# Your goal:
Reproduce everything from the start of the rows down through the line containing "114L329 117V119H339V103H329L326 106L324", swapping "Outline" for "Segment" and leaving the rest unchanged.
>> BEGIN Data to use
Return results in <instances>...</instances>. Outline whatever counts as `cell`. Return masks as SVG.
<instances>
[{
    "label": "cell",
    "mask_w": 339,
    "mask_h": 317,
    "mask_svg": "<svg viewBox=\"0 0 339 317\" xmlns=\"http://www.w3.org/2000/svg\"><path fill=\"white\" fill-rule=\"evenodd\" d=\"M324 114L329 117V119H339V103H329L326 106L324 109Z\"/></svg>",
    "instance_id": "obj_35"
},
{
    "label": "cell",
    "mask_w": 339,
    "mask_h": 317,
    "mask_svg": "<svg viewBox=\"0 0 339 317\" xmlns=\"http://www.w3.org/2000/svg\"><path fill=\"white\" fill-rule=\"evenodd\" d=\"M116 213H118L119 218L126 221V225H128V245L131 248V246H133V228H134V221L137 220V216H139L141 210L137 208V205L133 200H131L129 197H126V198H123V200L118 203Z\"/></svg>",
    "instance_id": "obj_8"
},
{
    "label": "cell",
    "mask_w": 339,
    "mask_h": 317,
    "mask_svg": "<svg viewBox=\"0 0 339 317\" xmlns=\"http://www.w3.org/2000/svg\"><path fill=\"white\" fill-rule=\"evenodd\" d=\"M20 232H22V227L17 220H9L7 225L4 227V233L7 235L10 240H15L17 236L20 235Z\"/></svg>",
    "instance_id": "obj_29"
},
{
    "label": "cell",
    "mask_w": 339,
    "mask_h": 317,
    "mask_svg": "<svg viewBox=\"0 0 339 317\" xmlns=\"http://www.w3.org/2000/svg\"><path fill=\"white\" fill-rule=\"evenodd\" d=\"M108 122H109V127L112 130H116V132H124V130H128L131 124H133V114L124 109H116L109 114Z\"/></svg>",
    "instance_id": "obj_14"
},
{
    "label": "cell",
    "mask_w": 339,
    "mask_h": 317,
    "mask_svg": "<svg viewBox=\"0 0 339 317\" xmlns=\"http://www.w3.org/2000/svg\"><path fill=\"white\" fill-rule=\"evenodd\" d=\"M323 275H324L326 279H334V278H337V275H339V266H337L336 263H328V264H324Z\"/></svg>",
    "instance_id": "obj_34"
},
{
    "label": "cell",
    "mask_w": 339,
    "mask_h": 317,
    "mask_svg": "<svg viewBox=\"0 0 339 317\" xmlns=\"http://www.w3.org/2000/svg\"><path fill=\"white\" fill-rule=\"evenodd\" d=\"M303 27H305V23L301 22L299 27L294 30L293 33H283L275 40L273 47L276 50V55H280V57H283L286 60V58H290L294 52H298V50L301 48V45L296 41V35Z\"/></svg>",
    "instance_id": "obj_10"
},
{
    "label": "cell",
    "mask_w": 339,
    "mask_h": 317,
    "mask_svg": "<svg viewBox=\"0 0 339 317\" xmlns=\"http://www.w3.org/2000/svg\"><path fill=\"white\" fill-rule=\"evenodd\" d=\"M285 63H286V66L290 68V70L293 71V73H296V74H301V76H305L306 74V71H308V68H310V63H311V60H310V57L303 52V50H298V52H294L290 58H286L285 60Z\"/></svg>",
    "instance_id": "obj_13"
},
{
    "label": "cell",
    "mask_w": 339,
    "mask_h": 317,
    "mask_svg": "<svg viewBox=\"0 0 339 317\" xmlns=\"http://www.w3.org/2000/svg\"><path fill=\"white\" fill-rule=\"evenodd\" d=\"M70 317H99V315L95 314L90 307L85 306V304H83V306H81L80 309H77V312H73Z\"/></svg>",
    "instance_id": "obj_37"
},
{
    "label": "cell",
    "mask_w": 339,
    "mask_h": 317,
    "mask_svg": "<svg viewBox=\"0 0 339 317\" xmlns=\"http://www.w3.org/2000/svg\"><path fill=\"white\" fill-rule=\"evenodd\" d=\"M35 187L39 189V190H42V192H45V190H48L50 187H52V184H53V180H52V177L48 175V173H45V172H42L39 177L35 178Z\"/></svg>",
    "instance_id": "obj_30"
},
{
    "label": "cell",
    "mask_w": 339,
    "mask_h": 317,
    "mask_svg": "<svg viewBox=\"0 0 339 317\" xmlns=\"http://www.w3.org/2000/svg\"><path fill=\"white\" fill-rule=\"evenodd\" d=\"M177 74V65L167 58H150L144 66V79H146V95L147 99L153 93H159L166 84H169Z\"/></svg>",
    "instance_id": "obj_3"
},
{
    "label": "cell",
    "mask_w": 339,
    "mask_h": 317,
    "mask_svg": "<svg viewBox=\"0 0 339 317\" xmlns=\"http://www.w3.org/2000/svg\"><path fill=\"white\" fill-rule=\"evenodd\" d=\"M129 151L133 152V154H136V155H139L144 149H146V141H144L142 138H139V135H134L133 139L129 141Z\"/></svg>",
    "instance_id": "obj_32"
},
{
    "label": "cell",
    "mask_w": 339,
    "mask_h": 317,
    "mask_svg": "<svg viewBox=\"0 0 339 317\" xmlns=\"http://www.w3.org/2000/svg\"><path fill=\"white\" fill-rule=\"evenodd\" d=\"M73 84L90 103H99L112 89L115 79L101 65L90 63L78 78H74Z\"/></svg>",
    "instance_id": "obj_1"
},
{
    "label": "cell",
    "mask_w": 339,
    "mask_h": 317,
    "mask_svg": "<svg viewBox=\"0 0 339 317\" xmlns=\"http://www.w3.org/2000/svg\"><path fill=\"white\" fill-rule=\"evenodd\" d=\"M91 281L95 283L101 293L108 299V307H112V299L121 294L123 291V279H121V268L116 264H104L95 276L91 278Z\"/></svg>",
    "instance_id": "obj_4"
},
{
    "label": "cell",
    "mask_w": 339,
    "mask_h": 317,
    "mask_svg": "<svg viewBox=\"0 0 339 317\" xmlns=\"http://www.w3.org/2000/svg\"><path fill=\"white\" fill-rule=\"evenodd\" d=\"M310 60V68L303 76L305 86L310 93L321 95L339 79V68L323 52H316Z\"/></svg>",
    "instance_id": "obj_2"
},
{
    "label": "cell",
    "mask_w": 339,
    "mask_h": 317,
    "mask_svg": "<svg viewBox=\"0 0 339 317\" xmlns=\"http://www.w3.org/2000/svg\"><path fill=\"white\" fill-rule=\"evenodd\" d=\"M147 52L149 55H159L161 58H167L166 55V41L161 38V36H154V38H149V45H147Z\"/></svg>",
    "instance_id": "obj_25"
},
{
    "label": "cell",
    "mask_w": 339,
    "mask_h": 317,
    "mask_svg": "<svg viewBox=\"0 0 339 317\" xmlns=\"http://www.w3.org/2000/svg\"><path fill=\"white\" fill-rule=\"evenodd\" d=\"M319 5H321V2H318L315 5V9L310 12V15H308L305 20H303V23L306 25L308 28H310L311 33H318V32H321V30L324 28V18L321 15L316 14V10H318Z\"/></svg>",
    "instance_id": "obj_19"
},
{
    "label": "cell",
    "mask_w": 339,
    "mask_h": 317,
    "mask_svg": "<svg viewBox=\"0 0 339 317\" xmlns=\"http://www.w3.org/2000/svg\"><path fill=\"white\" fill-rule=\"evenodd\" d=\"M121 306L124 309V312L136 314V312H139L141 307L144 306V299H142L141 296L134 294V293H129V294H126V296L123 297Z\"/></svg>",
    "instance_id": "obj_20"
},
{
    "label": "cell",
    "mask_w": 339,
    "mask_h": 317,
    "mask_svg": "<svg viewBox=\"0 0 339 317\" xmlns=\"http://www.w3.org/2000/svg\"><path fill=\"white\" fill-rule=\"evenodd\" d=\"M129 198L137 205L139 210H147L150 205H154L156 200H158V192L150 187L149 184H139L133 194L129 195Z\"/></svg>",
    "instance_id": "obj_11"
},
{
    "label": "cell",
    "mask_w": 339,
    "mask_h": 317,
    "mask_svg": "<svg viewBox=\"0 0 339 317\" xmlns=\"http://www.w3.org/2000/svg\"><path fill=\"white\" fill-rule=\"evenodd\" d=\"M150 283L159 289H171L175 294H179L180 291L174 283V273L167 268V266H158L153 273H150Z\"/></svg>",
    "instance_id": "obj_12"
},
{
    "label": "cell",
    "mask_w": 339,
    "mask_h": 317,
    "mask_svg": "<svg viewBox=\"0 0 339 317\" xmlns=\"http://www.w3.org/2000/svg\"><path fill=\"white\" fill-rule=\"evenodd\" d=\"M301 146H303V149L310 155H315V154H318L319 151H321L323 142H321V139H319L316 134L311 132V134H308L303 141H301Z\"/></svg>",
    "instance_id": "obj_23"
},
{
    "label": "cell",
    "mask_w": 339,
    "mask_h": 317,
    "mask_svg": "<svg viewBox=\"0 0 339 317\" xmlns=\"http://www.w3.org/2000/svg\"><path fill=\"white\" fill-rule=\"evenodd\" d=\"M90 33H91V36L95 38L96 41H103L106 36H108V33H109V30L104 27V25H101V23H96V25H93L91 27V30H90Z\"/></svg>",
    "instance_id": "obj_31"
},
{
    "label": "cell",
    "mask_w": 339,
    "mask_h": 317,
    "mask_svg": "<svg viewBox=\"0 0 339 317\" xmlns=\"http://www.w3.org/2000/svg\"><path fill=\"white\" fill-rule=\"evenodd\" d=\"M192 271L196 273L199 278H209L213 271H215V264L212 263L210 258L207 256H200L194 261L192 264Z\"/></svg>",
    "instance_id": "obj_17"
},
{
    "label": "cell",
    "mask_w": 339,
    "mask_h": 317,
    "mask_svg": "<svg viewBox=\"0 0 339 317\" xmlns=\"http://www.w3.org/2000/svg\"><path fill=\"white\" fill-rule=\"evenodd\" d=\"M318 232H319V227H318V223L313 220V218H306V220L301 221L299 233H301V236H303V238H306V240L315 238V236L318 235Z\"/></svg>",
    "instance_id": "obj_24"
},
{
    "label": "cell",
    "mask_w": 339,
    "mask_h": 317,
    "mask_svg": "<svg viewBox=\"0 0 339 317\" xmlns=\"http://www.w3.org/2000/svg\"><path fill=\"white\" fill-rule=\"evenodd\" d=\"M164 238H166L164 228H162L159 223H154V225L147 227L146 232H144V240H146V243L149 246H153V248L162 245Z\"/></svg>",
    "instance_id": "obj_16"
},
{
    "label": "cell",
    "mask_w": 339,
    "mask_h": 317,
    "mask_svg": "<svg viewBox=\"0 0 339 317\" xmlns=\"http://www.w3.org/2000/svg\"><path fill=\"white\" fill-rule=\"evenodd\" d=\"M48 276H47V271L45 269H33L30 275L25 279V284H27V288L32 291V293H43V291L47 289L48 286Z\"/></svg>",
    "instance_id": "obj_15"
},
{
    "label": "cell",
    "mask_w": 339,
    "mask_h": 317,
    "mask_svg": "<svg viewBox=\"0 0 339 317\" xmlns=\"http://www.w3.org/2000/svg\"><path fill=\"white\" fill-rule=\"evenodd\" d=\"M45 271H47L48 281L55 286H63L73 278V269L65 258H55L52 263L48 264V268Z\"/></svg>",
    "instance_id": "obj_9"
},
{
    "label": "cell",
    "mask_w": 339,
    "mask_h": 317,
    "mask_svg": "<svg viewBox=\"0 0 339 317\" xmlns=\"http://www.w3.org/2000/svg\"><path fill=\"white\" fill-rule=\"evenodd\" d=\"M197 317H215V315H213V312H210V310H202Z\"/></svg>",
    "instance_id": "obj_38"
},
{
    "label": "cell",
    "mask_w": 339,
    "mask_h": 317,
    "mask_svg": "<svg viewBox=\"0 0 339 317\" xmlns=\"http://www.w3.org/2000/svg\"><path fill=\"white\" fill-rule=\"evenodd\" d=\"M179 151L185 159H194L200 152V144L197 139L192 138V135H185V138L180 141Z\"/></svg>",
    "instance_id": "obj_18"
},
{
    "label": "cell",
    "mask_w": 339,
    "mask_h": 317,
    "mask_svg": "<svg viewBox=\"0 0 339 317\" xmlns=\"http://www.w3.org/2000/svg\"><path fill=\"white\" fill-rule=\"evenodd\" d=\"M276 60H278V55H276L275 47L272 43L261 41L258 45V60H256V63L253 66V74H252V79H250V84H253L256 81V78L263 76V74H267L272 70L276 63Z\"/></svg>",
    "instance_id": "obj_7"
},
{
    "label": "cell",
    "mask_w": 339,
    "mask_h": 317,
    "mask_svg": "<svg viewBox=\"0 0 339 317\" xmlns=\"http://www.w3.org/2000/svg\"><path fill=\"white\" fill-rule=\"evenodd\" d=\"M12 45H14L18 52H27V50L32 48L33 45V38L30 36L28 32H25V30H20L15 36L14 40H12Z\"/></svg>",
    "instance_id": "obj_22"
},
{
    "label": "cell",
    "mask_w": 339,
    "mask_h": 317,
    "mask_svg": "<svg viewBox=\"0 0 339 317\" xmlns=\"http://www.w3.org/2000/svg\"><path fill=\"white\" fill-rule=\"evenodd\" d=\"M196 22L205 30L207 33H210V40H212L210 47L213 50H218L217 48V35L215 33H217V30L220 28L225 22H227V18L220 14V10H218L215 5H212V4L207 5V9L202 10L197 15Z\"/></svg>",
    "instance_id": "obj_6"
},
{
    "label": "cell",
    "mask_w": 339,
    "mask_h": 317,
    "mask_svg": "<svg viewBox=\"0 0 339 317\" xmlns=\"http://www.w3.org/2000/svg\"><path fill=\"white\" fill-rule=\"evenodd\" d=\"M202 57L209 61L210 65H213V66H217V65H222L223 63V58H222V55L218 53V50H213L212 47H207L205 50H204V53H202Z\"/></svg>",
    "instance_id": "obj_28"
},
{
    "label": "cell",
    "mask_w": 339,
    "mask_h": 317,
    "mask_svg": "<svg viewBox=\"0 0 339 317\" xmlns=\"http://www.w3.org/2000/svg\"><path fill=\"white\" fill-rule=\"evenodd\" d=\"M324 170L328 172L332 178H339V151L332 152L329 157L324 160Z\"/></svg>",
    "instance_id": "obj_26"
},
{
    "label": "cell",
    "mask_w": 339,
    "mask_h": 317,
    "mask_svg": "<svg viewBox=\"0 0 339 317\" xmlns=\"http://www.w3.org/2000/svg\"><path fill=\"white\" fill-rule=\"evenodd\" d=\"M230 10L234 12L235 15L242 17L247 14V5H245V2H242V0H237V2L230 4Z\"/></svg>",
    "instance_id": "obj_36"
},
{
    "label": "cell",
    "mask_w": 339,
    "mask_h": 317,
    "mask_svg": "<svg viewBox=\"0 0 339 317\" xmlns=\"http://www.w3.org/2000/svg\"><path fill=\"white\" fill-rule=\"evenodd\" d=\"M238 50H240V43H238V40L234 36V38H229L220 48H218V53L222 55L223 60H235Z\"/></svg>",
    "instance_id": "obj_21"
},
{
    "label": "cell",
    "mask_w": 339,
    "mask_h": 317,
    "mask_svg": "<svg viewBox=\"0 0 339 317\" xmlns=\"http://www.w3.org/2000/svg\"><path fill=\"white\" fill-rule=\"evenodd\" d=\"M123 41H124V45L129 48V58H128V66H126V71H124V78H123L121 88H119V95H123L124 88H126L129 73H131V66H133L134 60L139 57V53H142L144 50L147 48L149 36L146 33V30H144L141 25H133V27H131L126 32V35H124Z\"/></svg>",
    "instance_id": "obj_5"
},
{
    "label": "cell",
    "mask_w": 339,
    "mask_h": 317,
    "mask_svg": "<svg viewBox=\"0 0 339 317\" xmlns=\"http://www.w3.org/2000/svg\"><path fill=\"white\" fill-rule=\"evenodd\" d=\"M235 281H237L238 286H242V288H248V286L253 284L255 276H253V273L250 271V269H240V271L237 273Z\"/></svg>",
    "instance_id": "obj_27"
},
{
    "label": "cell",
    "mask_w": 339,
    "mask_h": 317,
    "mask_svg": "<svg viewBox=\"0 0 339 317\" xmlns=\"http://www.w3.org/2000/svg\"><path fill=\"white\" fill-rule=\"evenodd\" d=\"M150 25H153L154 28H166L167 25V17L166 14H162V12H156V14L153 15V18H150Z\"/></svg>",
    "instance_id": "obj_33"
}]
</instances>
>> END Data to use
# Exercise result:
Return results in <instances>...</instances>. Segment whatever counts as `cell`. Return masks as SVG.
<instances>
[{
    "label": "cell",
    "mask_w": 339,
    "mask_h": 317,
    "mask_svg": "<svg viewBox=\"0 0 339 317\" xmlns=\"http://www.w3.org/2000/svg\"><path fill=\"white\" fill-rule=\"evenodd\" d=\"M324 114L329 117V119H339V103H329L326 106L324 109Z\"/></svg>",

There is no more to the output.